What you need to do |
1. Reproduce, word for word, the part of the Python codec discussion starting at "They are not used by the builtin codecs, but" and ending at "use by 3rd party codecs.".
2. Name every Python type mentioned in the final paragraph of the Python codec discussion.

Selected passage |
•••••

Those two encoder functions were meant to be used by Python codec
implementations which want to use the readbuffer and charbuffer
interfaces available in Python via "s#" and "t#" to access input
object data.

They are not used by the builtin codecs, but may well be in use
by 3rd party codecs.

I'm not sure why you think those functions are not encoders.
msg106645 - (view) Author: STINNER Victor (vstinner) * (Python committer) Date: 2010-05-28 11:14
> Those two encoder functions were meant to be used by Python codec
> implementations which want to use the readbuffer and charbuffer
> interfaces available in Python via "s#" and "t#" to access input
> object data.

Ah ok.

> They are not used by the builtin codecs, 
> but may well be in use by 3rd party codecs.

My quick Google search didn't found any of those. I suppose that str and bytes are enough for most people. Do you know an usecase of text or bytes stored in different types than str and bytes? (I suppose the bytearray is compatible with bytes, and so it can be used instead of bytes)

•••••

Given data |
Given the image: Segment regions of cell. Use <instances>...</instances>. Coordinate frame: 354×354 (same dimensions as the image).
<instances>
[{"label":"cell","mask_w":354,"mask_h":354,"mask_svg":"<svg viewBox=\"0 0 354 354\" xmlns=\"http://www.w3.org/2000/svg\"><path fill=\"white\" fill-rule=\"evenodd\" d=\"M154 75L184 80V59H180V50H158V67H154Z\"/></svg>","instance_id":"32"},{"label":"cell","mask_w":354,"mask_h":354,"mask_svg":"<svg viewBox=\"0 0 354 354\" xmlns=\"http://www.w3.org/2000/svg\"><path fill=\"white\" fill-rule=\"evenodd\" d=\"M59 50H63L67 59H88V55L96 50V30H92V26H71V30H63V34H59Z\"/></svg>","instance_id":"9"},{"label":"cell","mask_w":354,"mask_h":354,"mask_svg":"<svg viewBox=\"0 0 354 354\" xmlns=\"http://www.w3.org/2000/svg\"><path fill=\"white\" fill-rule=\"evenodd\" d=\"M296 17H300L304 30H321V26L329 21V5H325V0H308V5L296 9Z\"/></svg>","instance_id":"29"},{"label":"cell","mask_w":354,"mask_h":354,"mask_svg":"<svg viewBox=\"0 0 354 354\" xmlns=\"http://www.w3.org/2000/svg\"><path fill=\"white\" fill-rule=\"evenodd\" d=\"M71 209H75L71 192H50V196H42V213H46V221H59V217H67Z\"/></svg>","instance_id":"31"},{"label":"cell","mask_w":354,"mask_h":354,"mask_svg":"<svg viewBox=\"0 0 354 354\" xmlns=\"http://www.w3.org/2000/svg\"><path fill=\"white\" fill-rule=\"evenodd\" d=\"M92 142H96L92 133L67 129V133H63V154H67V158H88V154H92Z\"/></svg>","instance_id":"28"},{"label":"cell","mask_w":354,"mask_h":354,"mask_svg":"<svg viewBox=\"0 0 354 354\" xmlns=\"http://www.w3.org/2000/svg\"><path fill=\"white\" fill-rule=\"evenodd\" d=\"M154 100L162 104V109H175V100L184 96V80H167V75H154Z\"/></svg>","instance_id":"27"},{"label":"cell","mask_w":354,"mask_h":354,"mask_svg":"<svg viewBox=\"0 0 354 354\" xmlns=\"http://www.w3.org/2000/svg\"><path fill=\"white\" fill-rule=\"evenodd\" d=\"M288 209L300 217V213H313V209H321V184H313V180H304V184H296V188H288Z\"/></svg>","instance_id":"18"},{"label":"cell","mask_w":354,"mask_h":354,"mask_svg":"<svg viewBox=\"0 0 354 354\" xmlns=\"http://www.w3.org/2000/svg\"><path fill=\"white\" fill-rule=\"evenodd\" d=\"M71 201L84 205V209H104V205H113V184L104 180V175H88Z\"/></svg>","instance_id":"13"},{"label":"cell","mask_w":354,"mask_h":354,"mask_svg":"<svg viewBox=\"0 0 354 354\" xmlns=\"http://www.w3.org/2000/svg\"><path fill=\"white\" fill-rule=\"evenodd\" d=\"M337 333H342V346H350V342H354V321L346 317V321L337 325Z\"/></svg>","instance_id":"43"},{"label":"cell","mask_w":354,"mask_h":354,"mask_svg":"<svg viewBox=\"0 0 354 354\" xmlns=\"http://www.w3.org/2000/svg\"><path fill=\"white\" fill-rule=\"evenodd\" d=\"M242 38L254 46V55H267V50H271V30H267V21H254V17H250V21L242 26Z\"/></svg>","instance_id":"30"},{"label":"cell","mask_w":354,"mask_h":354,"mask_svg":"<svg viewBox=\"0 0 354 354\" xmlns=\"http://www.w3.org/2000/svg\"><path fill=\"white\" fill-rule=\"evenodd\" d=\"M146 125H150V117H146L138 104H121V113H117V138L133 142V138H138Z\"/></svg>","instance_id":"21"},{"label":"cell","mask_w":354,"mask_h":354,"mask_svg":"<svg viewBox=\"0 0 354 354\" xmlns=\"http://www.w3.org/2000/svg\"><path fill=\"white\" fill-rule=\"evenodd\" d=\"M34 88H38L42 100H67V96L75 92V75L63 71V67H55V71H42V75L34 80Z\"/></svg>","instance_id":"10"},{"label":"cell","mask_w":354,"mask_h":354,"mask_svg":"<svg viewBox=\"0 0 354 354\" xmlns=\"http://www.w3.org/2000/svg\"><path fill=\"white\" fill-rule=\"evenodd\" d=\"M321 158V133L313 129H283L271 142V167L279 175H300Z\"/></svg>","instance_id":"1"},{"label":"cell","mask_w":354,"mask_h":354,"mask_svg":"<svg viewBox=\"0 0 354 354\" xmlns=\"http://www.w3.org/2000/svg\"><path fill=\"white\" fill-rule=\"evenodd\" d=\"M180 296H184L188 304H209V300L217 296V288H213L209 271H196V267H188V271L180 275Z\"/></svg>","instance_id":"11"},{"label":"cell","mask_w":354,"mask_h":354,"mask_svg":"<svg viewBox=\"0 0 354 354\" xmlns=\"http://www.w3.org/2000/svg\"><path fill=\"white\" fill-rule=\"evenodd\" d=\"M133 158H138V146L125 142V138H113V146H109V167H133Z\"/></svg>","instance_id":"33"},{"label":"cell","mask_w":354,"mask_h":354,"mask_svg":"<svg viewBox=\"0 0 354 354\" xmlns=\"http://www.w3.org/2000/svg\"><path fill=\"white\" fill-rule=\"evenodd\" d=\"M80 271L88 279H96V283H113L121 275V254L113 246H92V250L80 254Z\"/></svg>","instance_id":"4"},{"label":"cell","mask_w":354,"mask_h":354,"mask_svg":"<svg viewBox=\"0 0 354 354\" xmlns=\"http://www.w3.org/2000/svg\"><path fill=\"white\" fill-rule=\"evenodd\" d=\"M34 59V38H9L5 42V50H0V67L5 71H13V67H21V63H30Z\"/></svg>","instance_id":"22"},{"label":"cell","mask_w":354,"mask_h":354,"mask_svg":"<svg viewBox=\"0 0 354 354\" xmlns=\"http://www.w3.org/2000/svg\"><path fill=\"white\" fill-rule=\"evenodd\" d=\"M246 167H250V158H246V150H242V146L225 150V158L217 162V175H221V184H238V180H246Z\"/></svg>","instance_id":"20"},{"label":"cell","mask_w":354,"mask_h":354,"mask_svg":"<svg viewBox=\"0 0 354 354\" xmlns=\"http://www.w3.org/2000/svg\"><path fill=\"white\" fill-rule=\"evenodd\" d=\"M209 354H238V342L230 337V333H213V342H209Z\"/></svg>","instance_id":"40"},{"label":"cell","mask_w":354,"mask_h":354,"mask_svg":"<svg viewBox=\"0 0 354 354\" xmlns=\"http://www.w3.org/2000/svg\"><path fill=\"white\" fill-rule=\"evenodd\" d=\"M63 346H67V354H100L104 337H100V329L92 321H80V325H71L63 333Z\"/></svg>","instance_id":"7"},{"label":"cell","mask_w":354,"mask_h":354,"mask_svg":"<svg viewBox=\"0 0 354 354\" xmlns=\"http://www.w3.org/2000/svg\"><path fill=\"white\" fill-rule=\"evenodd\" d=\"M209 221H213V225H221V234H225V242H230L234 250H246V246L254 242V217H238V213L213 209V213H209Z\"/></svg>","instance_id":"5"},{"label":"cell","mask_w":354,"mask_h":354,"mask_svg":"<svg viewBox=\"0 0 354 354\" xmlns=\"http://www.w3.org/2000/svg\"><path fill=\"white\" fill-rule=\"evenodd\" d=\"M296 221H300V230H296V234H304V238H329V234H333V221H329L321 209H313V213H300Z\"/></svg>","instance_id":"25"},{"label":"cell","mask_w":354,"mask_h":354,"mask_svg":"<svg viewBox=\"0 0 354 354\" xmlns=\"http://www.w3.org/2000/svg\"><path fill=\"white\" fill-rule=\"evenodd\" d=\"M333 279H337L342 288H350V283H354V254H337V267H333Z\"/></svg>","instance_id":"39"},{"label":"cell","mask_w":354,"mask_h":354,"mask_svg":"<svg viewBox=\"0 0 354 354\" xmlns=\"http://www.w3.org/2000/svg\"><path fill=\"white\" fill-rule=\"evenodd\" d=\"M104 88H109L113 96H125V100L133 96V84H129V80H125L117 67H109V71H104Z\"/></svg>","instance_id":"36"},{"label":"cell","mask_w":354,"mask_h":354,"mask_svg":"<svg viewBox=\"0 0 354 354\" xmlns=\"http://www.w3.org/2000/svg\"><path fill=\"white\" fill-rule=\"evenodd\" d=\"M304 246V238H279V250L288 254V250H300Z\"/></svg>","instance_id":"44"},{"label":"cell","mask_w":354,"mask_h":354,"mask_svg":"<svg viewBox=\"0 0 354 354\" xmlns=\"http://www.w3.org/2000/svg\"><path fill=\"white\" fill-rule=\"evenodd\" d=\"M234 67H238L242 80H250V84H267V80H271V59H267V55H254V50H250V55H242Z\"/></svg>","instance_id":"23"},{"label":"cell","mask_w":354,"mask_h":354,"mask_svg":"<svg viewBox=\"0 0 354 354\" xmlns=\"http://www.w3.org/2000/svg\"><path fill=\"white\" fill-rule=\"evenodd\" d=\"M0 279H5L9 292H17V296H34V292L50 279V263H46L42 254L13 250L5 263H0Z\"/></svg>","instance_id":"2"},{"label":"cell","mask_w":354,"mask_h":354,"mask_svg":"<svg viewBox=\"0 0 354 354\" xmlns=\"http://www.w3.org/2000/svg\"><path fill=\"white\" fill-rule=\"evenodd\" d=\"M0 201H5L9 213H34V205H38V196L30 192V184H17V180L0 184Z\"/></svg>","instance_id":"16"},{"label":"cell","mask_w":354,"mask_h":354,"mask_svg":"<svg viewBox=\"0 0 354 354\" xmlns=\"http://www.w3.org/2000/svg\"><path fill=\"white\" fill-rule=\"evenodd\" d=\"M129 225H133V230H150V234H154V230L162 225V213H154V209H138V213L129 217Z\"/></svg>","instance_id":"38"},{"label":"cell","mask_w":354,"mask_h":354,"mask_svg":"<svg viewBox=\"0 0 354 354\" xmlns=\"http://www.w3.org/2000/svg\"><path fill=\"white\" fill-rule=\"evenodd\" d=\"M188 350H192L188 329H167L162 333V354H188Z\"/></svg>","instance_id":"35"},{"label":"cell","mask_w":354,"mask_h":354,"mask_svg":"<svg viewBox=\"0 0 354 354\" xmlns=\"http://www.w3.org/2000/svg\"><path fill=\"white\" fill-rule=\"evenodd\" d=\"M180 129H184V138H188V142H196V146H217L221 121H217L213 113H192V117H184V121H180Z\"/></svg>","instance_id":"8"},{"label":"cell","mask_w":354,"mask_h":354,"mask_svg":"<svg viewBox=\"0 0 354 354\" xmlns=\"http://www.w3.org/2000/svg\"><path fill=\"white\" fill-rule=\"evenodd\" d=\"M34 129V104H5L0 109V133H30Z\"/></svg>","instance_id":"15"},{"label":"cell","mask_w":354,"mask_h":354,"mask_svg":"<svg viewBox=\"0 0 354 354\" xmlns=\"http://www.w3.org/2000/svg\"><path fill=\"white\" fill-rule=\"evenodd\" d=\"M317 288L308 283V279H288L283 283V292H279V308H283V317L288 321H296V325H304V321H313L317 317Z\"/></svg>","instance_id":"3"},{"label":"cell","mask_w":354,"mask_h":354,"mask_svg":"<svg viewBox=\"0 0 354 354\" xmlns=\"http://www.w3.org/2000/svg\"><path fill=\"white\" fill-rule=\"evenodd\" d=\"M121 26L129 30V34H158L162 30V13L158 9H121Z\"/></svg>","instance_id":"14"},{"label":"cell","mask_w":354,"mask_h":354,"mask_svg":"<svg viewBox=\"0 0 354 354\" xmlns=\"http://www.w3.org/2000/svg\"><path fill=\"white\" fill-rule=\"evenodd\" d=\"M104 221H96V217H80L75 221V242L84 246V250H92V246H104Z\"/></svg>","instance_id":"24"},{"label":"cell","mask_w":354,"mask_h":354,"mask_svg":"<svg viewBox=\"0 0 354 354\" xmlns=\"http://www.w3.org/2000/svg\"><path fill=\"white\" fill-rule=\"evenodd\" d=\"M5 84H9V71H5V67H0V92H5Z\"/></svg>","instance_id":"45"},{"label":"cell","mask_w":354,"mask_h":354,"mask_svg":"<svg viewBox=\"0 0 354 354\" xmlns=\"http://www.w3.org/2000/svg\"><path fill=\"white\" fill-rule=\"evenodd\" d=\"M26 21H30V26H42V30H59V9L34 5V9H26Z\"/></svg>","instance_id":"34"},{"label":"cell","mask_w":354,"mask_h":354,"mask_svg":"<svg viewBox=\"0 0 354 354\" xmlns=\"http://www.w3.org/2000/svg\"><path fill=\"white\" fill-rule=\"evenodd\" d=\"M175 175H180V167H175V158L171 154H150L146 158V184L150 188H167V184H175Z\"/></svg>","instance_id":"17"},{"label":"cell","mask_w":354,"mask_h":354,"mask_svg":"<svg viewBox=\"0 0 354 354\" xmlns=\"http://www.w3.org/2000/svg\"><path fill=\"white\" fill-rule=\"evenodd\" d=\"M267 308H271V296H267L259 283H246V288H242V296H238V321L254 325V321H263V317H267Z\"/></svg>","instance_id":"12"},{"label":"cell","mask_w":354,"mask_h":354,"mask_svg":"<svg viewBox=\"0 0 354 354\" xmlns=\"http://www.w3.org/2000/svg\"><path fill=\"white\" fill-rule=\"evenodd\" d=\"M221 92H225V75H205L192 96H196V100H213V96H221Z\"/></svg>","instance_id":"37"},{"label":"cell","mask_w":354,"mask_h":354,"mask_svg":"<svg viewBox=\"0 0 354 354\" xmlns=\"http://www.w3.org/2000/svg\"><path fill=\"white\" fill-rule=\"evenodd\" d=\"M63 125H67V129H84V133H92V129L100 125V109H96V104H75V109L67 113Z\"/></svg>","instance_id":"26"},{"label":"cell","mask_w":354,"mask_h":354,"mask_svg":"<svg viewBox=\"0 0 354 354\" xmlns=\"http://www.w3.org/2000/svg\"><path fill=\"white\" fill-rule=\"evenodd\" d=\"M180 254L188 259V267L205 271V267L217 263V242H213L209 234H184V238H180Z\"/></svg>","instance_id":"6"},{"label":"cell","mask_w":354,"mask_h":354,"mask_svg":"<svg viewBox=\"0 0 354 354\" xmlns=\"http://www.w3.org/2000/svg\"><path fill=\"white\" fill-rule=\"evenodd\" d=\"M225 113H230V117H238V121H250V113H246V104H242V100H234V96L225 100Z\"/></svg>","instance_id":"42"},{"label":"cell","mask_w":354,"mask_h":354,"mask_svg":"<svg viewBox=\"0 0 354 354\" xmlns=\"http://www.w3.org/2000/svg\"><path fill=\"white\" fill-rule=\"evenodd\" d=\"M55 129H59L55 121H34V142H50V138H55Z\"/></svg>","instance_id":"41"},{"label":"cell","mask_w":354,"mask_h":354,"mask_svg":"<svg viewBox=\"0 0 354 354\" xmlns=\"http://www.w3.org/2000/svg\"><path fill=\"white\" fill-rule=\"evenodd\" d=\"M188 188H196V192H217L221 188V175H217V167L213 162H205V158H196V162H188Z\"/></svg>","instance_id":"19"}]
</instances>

•••••

Responses for each task |
1.
They are not used by the builtin codecs, but may well be in use
by 3rd party codecs.

I'm not sure why you think those functions are not encoders.
msg106645 - (view) Author: STINNER Victor (vstinner) * (Python committer) Date: 2010-05-28 11:14
> Those two encoder functions were meant to be used by Python codec
> implementations which want to use the readbuffer and charbuffer
> interfaces available in Python via "s#" and "t#" to access input
> object data.

Ah ok.

> They are not used by the builtin codecs, 
> but may well be in use by 3rd party codecs.

2. str, bytes, bytearray